2. Whether, on the facts and in the circumstances of the case, the learned Tribunal was right in law in holding that even on merits, the assessee was entitled to deduction under s. 80HH of the Act ?”
The assessee is a firm and the relevant assessment year is 1976-77. For this year the ITO allowed deduction under s. 80HH of the Act and held that all the requirements of the said section had been satisfied. The CIT was of the opinion that the order of the ITO was erroneous and prejudicial to the interest of Revenue and as such he issued notice under s. 263 of the Act. He set aside the order of the ITO and remanded the matter for a fresh assessment insofar as deduction under s. 80HH was concerned. The assessee went up in appeal to the Tribunal and the Tribunal allowed the appeal following the decision of the Allahabad High Court in the case of J.K. Synthetics vs. CIT (1976) 104 ITR 255 (sic). The Tribunal held that since an appeal had been filed against the assessment order, therefore, the CIT had no power to revise the order under s. 263. At the instance of the Department, the above two questions have been referred to us for our opinion.

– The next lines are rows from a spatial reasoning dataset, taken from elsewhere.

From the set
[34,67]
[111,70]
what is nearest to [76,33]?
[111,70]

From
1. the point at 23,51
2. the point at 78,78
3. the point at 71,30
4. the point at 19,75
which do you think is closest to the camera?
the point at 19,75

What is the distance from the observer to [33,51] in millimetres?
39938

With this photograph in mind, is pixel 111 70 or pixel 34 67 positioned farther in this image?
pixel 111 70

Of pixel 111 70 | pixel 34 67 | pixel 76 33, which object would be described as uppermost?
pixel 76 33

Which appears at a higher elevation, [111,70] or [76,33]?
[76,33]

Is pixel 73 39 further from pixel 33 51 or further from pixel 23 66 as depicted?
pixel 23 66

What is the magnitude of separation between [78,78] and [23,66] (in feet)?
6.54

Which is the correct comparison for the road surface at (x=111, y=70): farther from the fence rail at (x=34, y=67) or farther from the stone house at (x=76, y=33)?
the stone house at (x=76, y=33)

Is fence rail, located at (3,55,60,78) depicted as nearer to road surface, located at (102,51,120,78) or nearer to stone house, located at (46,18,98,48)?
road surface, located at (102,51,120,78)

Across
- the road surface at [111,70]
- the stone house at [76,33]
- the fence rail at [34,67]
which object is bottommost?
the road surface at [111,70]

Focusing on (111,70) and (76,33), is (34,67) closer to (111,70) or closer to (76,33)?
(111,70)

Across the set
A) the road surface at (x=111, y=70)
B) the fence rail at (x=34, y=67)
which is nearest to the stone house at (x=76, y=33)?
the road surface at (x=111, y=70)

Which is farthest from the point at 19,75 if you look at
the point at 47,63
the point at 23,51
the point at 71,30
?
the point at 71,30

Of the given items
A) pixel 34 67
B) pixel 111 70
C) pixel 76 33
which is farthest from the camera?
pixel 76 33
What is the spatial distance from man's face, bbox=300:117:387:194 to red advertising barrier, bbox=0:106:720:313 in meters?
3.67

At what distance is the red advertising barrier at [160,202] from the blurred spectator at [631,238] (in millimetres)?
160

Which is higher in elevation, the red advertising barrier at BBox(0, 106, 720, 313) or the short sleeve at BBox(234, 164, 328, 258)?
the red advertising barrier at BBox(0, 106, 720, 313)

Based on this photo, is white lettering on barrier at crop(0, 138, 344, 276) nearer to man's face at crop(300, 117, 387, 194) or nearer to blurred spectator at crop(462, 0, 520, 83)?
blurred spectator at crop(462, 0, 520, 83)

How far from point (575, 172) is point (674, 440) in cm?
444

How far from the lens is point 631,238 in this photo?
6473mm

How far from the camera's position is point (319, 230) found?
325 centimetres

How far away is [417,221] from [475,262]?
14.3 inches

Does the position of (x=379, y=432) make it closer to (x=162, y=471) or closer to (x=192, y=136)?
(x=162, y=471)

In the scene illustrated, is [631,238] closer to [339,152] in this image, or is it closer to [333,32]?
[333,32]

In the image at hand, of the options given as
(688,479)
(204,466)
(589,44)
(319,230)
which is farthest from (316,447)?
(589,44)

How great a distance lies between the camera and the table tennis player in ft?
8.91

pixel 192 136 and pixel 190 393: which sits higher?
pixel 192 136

In our opinion the first question has to be answered in favour of the Department in view of amendment of s. 263(1) Expln. (c) of the IT Act as amended by Finance Act of 1989 and as interpreted by the Supreme Court in the case of CIT vs. Shri Arbuda Mills Ltd. (1998) (1998) 147 CTR (SC) 474 : (1998) 231 ITR 50 (SC)
As regards the second question referred to us, it has to be decided in favour of the assessee since the finding of the Tribunal is that the assessee has complied with all the conditions in s. 80HH and this is a finding of fact.
In view of the above, we answer the first question referred to us in favour of the Department and against the assessee and the second question in favour of the assessee and against the Department.